● **Exercise tasks**:
a - In the Persepolis film review, switch "Downer Theatre" to "Oriental Theatre" and write out everything from "Gregory G. H. Rihn (milwaukeesfs)" down to "style and vision." with that change.
b - Pick up the Persepolis film review where it stops and continue writing it.

Provided passage section start

Gregory G. H. Rihn (milwaukeesfs) wrote,
Gregory G. H. Rihn


Sunday afternoon the 10th we braved the sub-zero temperatures to go out to the Downer Theatre to see "Persepolis," the animated film adaptation of the autobiographical graphic novel by Marjane Satrapi. Satrapi also directed and wrote the screenplay along with Vincent Paronnaud, which gives the filem excellent unity of style and vision.

The story begins with the adult Marjane getting off a plane to the West at Orly Airport in Paris. This is the only time/place that is in full color. The rest of the film is a sequence of flashbacks done in elegant black and white with rare accents. The earliest memory we see is of young Marjane's home in Teheran, Iran prior to the over throw of the Shah. Marjane loves rock music and Bruce Lee, and her ambitions in life are to become a Martial Artist and a Prophet. (God talks to her, as we see in a couple of scenes.) Initially, the young girl supports the Shah, as she has been instructed in school, until her parents gently explain to her the genesis of the Shah's corrupt regime, and that the Shah's secret police have imprisioned, tortured, and killed members of her own family.

Provided passage section end
Extracted material section start

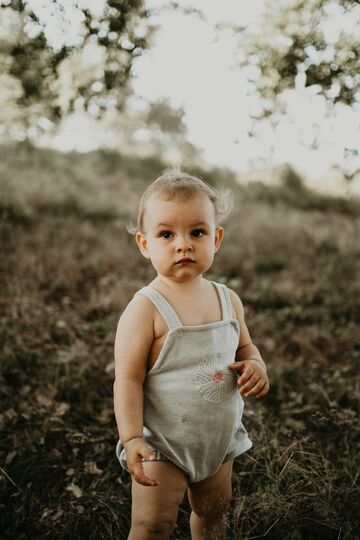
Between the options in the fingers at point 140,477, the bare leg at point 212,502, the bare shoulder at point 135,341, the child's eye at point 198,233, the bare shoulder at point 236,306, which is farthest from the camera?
the bare shoulder at point 236,306

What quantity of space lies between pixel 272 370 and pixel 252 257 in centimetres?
305

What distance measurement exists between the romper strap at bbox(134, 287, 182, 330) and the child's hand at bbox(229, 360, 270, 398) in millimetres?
302

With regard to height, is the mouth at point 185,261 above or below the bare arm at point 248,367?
above

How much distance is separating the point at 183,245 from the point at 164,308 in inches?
10.0

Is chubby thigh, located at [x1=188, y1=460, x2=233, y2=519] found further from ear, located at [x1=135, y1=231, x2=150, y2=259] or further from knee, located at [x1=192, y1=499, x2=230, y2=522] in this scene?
ear, located at [x1=135, y1=231, x2=150, y2=259]

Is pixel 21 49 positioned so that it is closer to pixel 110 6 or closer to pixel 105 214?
pixel 110 6

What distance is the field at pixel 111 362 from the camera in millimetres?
2152

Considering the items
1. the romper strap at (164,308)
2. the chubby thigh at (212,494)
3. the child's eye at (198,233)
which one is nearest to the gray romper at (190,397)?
the romper strap at (164,308)

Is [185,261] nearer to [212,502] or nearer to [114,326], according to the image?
Answer: [212,502]

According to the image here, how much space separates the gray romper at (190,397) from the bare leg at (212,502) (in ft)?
0.43

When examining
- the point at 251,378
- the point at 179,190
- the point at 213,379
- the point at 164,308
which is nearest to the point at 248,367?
the point at 251,378

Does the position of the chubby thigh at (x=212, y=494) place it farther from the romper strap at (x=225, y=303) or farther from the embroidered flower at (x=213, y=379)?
the romper strap at (x=225, y=303)

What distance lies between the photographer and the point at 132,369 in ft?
5.38

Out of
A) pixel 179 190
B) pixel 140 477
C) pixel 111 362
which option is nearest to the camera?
pixel 140 477
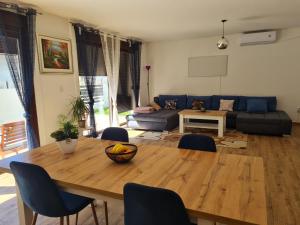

Extracted material section end

● **Answers**:
a -
Gregory G. H. Rihn (milwaukeesfs) wrote,
Gregory G. H. Rihn


Sunday afternoon the 10th we braved the sub-zero temperatures to go out to the Oriental Theatre to see "Persepolis," the animated film adaptation of the autobiographical graphic novel by Marjane Satrapi. Satrapi also directed and wrote the screenplay along with Vincent Paronnaud, which gives the filem excellent unity of style and vision.

b -
We see the period of euphoria that follows the Shah's flight, and the optimism as beloved uncles are freed from prison and the dreaded SAVAK is no more. This is a period of time we Americans know only from the Embassy hostage 'crisis', so it's very interesting that the movie doesn't mention that event at all. In fact, the USA is never mentioned by name, although there are depictions of some anti-American posters and signs in the backgrounds. Of much more import is the Iran-Iraq War, begun by Saddam Hussein's invasion in 1980. Due to our lack of relations, this period in Iran was pretty opaque to us, but Marjane shows how the privations of the costly war drove Iraqi society further into the arms of Islamic fundamentalists. Soon, the same liberal intellectuals who had been imprisoned under the Shah are back in the same prisons, this time not to come out. At one point Marjane relates how what were 3000 political prisoners under the Shah have become 300,000 under the Islamic Republic.

Marjane's story is that of a very normal girl, becoming an unremarkable young woman, but growing up in testing times. She is perhaps a bit smarter, more perceptive, and more outspoken than her friends, but that doesn't mean she can't also be cowardly, stupid, and unwise. Satrapi shows us all her unlovely acts as well as the good ones, which gives the narrative a great deal of power, sometimes humor, and feeling of truth.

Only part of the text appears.